Only a die-hard fan Lord of the Rings fan could think that the way to make these movies less boring is “LONGER BATTLE SEQUENCES!” but I guess that’s why Peter Jackson is their king. Peter Jackson, who films like Sting f*cks, is giving Hobbit fans just what they want (I assume?) in The Hobbit: The Battle of Five Armies, with a final battle that reportedly runs 45 minutes.

…designing and creating the 45-minute fight at the climax of The Hobbit: The Battle of the Five Armies is much like preparing for an actual full-scale assault. “There’s a lot of logistics that have to be thought through,” says Jackson. “We have dwarves and men and elves and orcs, all with different cultures, with different weapons, and different shields and patterns and tactics.”

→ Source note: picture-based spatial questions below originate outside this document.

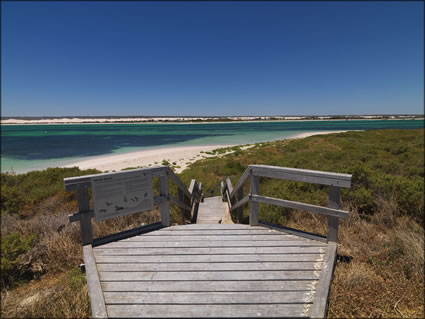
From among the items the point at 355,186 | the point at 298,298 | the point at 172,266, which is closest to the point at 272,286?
the point at 298,298

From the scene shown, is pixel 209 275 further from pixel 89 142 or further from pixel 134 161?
pixel 89 142

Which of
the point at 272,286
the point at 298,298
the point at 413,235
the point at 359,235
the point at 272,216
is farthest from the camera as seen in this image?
the point at 272,216

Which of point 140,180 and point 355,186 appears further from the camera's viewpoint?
point 355,186

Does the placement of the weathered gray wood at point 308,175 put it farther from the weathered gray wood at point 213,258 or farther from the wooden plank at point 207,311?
the wooden plank at point 207,311

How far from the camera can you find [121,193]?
348 centimetres

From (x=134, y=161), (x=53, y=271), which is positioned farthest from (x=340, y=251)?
(x=134, y=161)

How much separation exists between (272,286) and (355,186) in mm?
5273

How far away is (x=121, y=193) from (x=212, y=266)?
1.80m

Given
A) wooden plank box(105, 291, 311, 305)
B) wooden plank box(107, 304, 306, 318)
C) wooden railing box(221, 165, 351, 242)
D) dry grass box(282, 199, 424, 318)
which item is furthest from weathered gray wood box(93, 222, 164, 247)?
dry grass box(282, 199, 424, 318)

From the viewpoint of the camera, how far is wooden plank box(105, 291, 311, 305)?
2.35 m

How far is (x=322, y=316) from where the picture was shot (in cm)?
220

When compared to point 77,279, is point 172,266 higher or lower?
higher

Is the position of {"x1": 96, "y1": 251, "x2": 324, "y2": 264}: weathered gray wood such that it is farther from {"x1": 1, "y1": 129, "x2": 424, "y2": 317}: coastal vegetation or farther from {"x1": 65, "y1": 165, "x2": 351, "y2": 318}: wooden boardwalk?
{"x1": 1, "y1": 129, "x2": 424, "y2": 317}: coastal vegetation

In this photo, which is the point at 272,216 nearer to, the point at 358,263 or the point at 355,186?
the point at 358,263
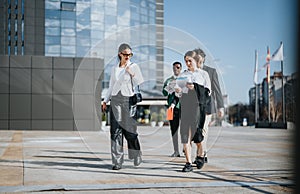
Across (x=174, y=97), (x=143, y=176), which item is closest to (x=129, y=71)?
(x=174, y=97)

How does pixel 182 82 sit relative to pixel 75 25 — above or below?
below

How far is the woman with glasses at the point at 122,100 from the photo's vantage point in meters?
6.74

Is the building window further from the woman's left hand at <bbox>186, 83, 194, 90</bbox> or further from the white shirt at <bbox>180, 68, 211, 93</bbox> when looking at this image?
the woman's left hand at <bbox>186, 83, 194, 90</bbox>

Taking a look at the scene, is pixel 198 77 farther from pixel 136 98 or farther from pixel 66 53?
pixel 66 53

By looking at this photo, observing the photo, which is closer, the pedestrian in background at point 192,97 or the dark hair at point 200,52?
the dark hair at point 200,52

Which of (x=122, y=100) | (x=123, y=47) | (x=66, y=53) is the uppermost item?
(x=66, y=53)

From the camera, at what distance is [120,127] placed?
23.7 feet

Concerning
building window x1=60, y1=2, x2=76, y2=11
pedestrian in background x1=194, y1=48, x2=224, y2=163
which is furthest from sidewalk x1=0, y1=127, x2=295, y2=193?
building window x1=60, y1=2, x2=76, y2=11

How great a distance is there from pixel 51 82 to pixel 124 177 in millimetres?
21925

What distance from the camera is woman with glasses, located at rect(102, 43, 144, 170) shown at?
22.1 ft

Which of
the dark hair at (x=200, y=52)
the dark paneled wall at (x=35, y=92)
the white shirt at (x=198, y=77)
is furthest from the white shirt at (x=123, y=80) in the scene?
the dark paneled wall at (x=35, y=92)

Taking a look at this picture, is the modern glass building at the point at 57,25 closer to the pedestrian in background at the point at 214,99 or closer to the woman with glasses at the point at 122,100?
the pedestrian in background at the point at 214,99

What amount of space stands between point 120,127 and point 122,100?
543mm

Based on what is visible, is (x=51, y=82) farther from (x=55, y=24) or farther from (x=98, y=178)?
(x=55, y=24)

The mega-melee takes place at the foot of the Lonely Mountain as various armies vie for the newly reacquired dwarven treasure of Erebor. Like so much in Jackson’s Middle-earth, it represents filmmaking on the largest possible scale. “Before we could loose the first arrow, we had to design the landscape itself and figure out, ‘Okay, if we have 10,000 orcs, how much room are they going to take up?’ ” Jackson says. “ ‘Are they going to fill up the valley or look like a speck?’ Then we could start drawing the arrows on the schematics.”

Entertainment Weekly even has a picture of the giant diagram Peter Jackson and co used to try to determine where the different armies would go on the battlefield. Something I imagine he spent way more time on than the story.

After making the Lord of the Rings trilogy and two previous Hobbit films, Jackson has learned that epic warfare can be surprisingly boring, especially if you’re not watching people you care about. “We have a rule that we’re not allowed to go more than two or three shots of anonymous people fighting without cutting back to our principal characters,” he says. “Otherwise the audience just ends up with battle fatigue.” [EntertainmentWeekly]

Yep. And someone from New Zealand calling something boring is like an Australian calling someone drunk.